* What you are asked to do: What you return must match the listing exactly, with every image removed.

━━━━━━

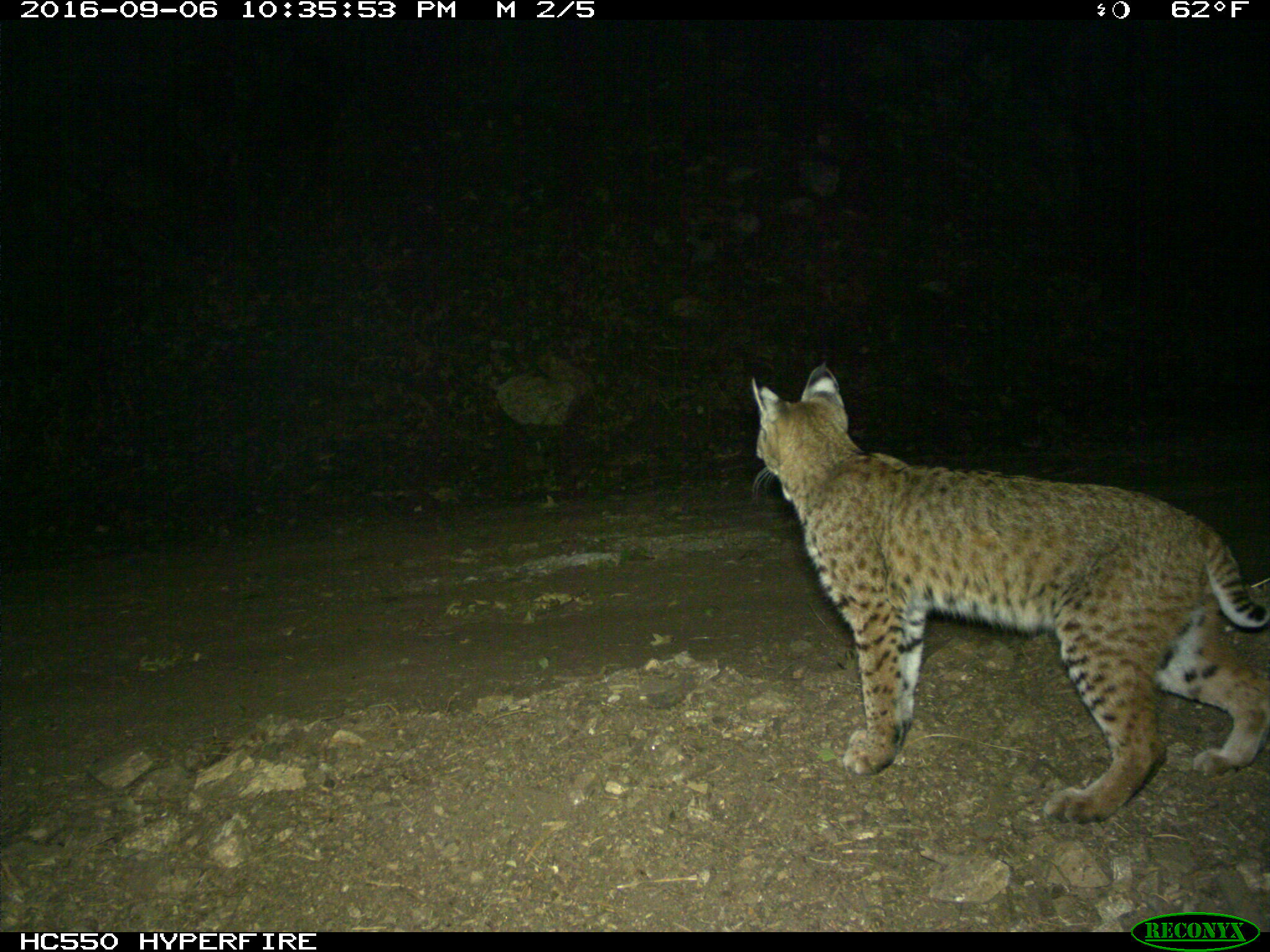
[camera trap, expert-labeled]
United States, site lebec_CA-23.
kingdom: Animalia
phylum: Chordata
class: Mammalia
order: Carnivora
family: Felidae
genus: Lynx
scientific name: Lynx rufus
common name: bobcat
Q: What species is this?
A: Lynx rufus (bobcat).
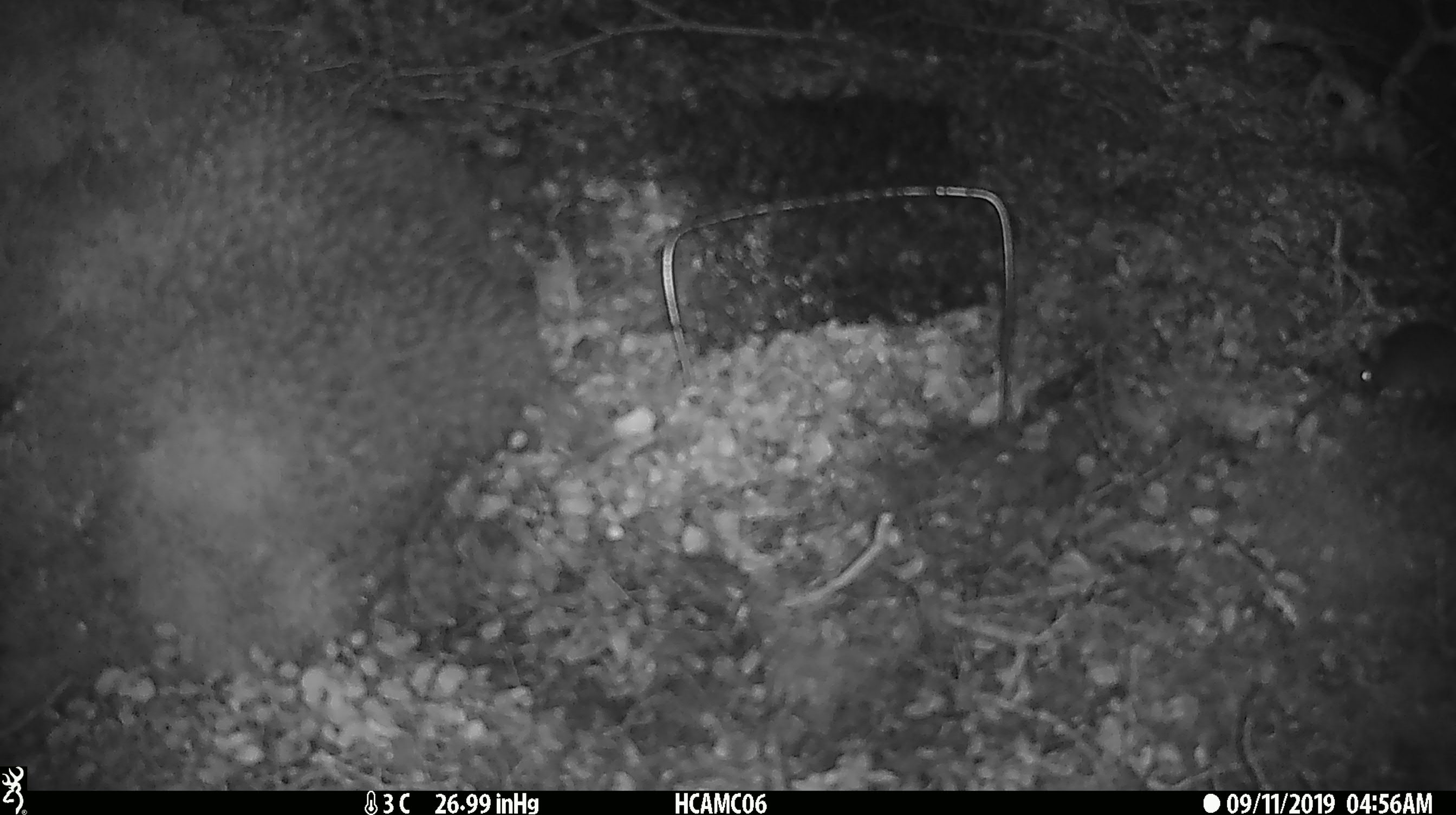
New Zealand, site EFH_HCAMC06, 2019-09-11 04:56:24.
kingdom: Animalia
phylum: Chordata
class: Mammalia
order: Rodentia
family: Muridae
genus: Mus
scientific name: Mus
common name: mouse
Mouse (Mus).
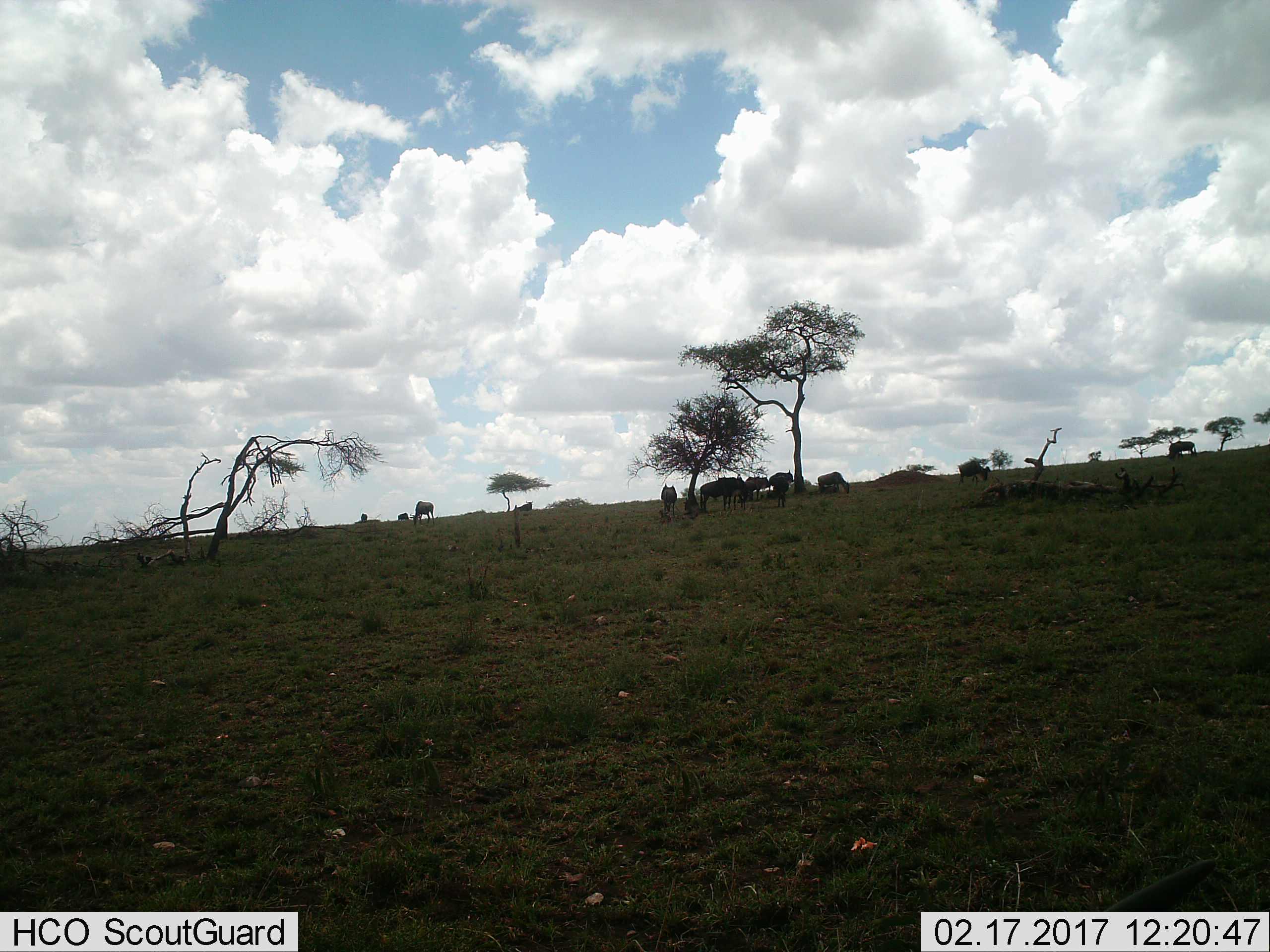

━━━━━━

* Answer section:
[camera trap, expert-labeled]
United States, site lebec_CA-23.
kingdom: Animalia
phylum: Chordata
class: Mammalia
order: Carnivora
family: Felidae
genus: Lynx
scientific name: Lynx rufus
common name: bobcat
Q: What species is this?
A: Lynx rufus (bobcat).
New Zealand, site EFH_HCAMC06, 2019-09-11 04:56:24.
kingdom: Animalia
phylum: Chordata
class: Mammalia
order: Rodentia
family: Muridae
genus: Mus
scientific name: Mus
common name: mouse
Mouse (Mus).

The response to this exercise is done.